J. Planar Chromatogr. 9, 39-47 (1996). HPTLC of 30 preservatives on silica, RP-18, CN, diol with 5 different mobile phases; detection with nine different methods. The procedure based on hRf values and color codes can be used for the detection and identification of the preservatives after being entered into a user-generated data base. The data compilations comprise the retention values obtained after chromatography using 5 different chromatographic systems (adsorption, partition, and reversed phase) and the colors obtained upon spraying with selected reagents, the color codes being read by the user from a color key card. By combination of more than two chromatographic systems, identification of unknown samples becomes reliable.

J. Sep. Sci. 30, 3311-3315 (2007). HPTLC of lawsone in the leaves of Lawsonia alba on silica gel with chloroform – methanol 17:3. Quantitative determination by absorbance measurement at 334 nm. The hRf value of lawsone was 40 and selectivity regarding matrix was given. Linearity was between 100 and 1000 ng/zone. The precision was 1.72 % and recovery (by standard addition) was 98.8 %.

J. Planar Chromatogr. 25, 344-348 (2012). HPTLC of two oil-soluble sunscreens, namely avobenzone (1) and octyl salicylate (2) and a water-soluble sunscreen, namely phenylbenzimidazol sulfonic acid (3) on silica gel with cyclohexane - diethyl ether 5:1 for (1) and (2) and ethyl acetate - ethanol - water 14:7:6 for (3). Quantitative determination by absorbance measurement at 300 nm for (2) and (3), and 360 nm for (1). Limits of detection and quantification were found to be 30 and 80 ng/zone for (1), and 20 and 60 ng/zone for both (2) and (3).

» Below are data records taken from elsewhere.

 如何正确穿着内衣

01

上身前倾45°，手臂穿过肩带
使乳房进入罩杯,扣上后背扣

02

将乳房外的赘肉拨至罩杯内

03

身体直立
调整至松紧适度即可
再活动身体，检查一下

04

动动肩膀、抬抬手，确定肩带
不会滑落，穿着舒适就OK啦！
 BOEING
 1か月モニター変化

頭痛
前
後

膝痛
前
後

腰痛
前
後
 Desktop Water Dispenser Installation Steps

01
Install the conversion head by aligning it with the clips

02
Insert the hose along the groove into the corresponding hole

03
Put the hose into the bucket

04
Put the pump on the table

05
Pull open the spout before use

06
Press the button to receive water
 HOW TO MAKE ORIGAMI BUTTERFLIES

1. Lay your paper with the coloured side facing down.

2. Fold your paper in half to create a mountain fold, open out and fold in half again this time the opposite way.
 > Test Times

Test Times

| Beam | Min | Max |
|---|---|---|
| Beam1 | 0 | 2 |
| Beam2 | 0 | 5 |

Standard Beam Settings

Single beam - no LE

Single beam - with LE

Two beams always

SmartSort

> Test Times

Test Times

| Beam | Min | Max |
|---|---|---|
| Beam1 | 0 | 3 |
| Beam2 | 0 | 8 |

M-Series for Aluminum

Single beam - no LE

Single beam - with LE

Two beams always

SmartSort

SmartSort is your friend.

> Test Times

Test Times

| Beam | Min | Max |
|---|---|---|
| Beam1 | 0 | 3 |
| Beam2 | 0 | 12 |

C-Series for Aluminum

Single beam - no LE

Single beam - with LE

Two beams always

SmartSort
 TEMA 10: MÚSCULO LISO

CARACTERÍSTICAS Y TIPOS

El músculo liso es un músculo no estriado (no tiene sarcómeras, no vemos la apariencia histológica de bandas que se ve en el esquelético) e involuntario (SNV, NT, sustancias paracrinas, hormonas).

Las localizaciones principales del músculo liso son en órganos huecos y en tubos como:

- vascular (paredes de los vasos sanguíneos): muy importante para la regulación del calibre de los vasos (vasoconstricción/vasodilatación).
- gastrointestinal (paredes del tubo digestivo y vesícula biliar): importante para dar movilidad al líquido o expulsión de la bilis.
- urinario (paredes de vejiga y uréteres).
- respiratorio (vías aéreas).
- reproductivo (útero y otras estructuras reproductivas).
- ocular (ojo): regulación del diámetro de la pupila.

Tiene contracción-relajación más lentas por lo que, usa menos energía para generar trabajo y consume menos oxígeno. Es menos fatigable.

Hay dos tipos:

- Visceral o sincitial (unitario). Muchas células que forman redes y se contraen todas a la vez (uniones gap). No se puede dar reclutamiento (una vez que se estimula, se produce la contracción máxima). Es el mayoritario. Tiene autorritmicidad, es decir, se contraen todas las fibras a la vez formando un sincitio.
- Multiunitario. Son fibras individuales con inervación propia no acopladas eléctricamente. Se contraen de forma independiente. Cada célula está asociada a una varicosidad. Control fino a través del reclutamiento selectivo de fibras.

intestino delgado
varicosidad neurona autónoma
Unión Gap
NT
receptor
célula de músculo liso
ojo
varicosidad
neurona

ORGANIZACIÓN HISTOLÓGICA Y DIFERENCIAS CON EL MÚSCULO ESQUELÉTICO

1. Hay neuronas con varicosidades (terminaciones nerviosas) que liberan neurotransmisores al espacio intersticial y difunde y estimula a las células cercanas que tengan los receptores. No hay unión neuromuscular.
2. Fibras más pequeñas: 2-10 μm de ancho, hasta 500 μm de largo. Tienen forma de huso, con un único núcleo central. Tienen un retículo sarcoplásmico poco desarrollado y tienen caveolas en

CBS 118, 5-7 (2017). Presentation of two HPTLC methods for 1) detection and identification of UV filter substances in suncream and 2) detection of phenolic markers in Edelweiss species (Leontopodium spp.). For 1) HPTLC of sun cream samples and standards octocrylene, avobenzone, octisalate and ensulizole on silica gel first with heptane – ethyl acetate 4:1 with chamber saturation, migration distance 70 mm, then with isopropanol, without saturation, migration distance 28 mm. Densitometric evaluation by absorbance measurement at UV 254 nm. Direct elution of target zones into a single quadrupole MS, detection in positive and negative ionization mode. For 2) HPTLC of methanolic and glycerol-based Edelweiss extracts and standards chlorogenic acid, apigenin, luteolin, luteolin-4-O-glucoside, luteoline-7-O-glucoside, leontopodic acids A and B, cynarine, and 3,5-dicaffeoylquinic acid on silica gel with butyl acetate – formic acid – water 280:100:3 with chamber saturation, migration distance 70 mm. Detection by heating the plate at 100 °C for 3 min and immersing (while still hot) into natural products reagent (1 g of 2-aminoethyl diphenylborinate in 200 mL ethyl acetate). Evaluation under UV 366 nm.

J. Planar Chromatogr. 9, 146-148 (1996). HPTLC of methyl-, ethyl-, propyl-, and butylparaben on RP-18 with acetone - water without prior chamber saturation; detection under UV 254 nm. Quantification by densitometry at 254 nm (absorbance).